形態素解析して、bag of words を作成

In [112]:
list_corpus = readcsv("./files/file_1.csv")
list_corpuses = [row[1].split("。") for row in list_corpus]
list_corpuses = [sentence for row in list_corpuses for sentence in row]
list_bag_of_words = [parsing(sentence) for sentence in list_corpuses]

辞書をダウンロードして、コーパスにidを振る

In [113]:
dictionary = corpora.Dictionary.load_from_text("./files/dictionary1.txt")
corpus = [dictionary.doc2bow(text) for text in list_bag_of_words]

tfidfモデルを作成して、計算、スパースマトリックスを変換する

In [115]:
tfidf = models.TfidfModel(corpus)
tfidf_corpus = [tfidf[corpus[i]] for i in range(len(corpus))]
tfidf_corpus_rev = np.zeros((3224, 1109))
for i, row in enumerate(tfidf_corpus):
    for j in row:
        tfidf_corpus_rev[i][j[0]] = j[1]
tfidf_corpus_rev = [normalize(row) for row in tfidf_corpus_rev]

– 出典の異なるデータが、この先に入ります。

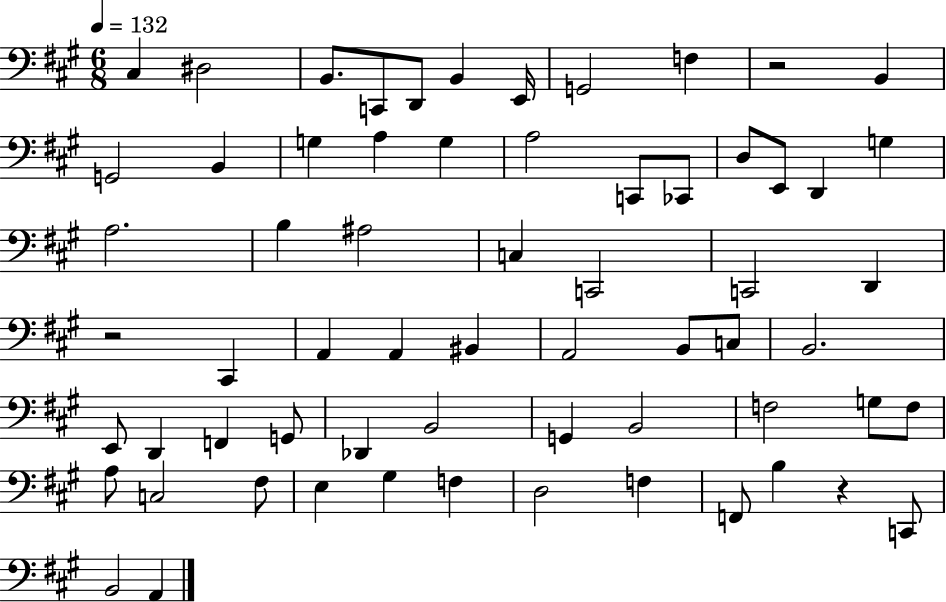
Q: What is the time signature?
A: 6/8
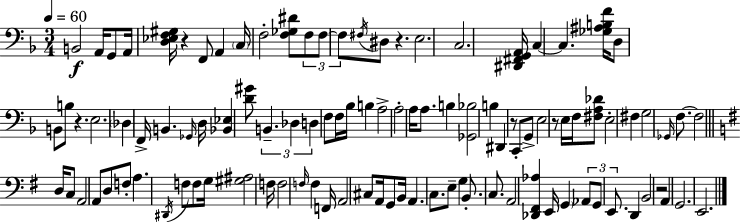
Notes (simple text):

B2/h A2/s G2/e A2/s [D3,Eb3,F3,G#3]/s R/q F2/e A2/q C3/s F3/h [F3,Gb3,D#4]/e F3/e F3/e F3/e F#3/s D#3/e R/q. E3/h. C3/h. [D#2,F#2,G2,A2]/s C3/q C3/q. [Gb3,A#3,B3,F4]/s D3/e B2/e B3/e R/q. E3/h. Db3/q F2/s B2/q. Gb2/s D3/s [Bb2,Eb3]/q [D4,G#4]/e B2/q. Db3/q D3/q F3/e F3/s Bb3/s B3/q A3/h A3/h A3/s A3/e. B3/q [Gb2,Bb3]/h B3/q D#2/q R/e C2/e G2/e E3/h R/e E3/s F3/s [F#3,A3,Db4]/e E3/h F#3/q G3/h Gb2/s F3/e. F3/h D3/s C3/e A2/h A2/e D3/e F3/e A3/q. D#2/s F3/e F3/e G3/s [G#3,A#3]/h F3/s F3/h F3/s F3/q F2/s A2/h C#3/e A2/s G2/e B2/s A2/q. C3/e. E3/e G3/q B2/e. C3/e. A2/h [Db2,F#2,Ab3]/q E2/s G2/q Ab2/e G2/e E2/e. D2/q B2/h R/h A2/q G2/h. E2/h.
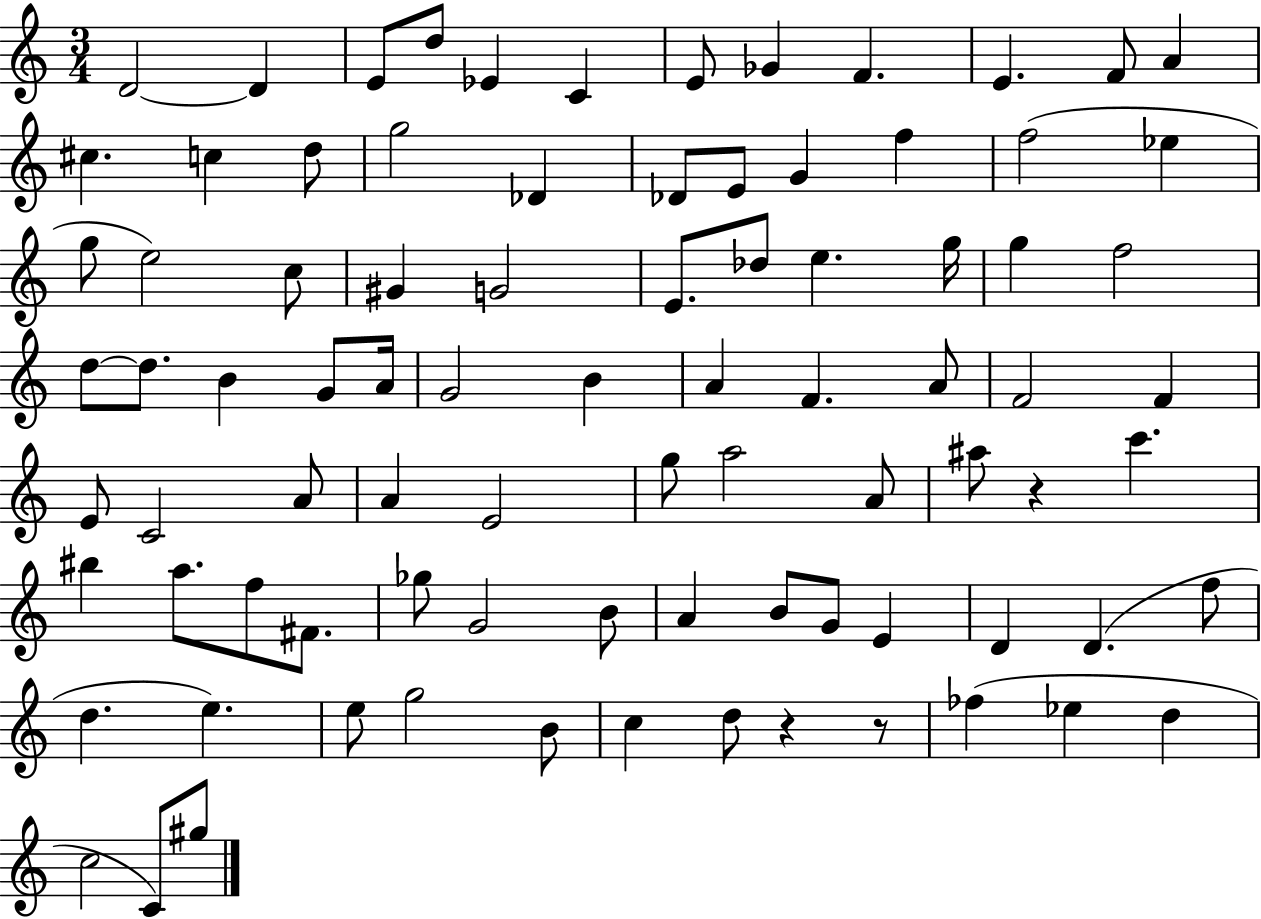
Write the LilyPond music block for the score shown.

{
  \clef treble
  \numericTimeSignature
  \time 3/4
  \key c \major
  \repeat volta 2 { d'2~~ d'4 | e'8 d''8 ees'4 c'4 | e'8 ges'4 f'4. | e'4. f'8 a'4 | \break cis''4. c''4 d''8 | g''2 des'4 | des'8 e'8 g'4 f''4 | f''2( ees''4 | \break g''8 e''2) c''8 | gis'4 g'2 | e'8. des''8 e''4. g''16 | g''4 f''2 | \break d''8~~ d''8. b'4 g'8 a'16 | g'2 b'4 | a'4 f'4. a'8 | f'2 f'4 | \break e'8 c'2 a'8 | a'4 e'2 | g''8 a''2 a'8 | ais''8 r4 c'''4. | \break bis''4 a''8. f''8 fis'8. | ges''8 g'2 b'8 | a'4 b'8 g'8 e'4 | d'4 d'4.( f''8 | \break d''4. e''4.) | e''8 g''2 b'8 | c''4 d''8 r4 r8 | fes''4( ees''4 d''4 | \break c''2 c'8) gis''8 | } \bar "|."
}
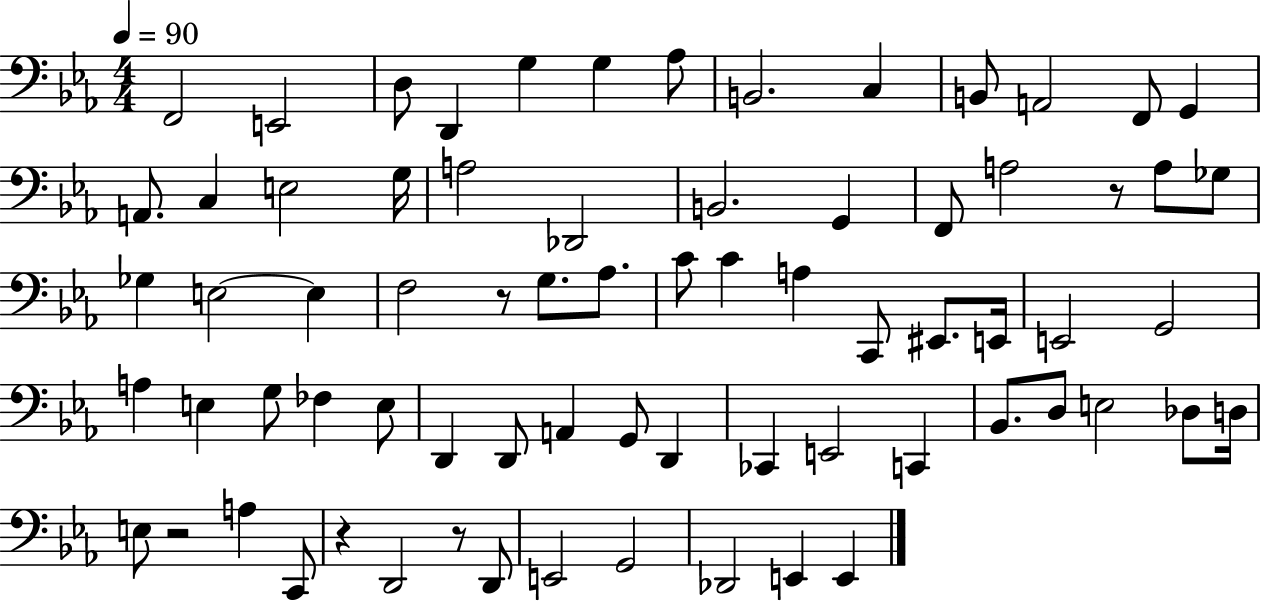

階層クラスタリングにより、tf-idfをクラスタリング

In [117]:
hieral = cluster.AgglomerativeClustering(n_clusters=13, affinity='euclidean', linkage='ward')
result = hieral.fit_predict(tfidf_corpus_rev)

作成したクラスタの中でbag-of-wordsを作成する

In [119]:
dict_cluster_word = collections.defaultdict(list)
for i, num in enumerate(result):
    for word in list_bag_of_words[i]:
        dict_cluster_word[num].append(word)

クラスタ内の単語を頻度順に表示

In [123]:
num = 13
list_word = sorted(collections.Counter(dict_cluster_word[num]).items(),
                   key=lambda x: x[1], reverse=True)
for word in list_word:
    print word[0]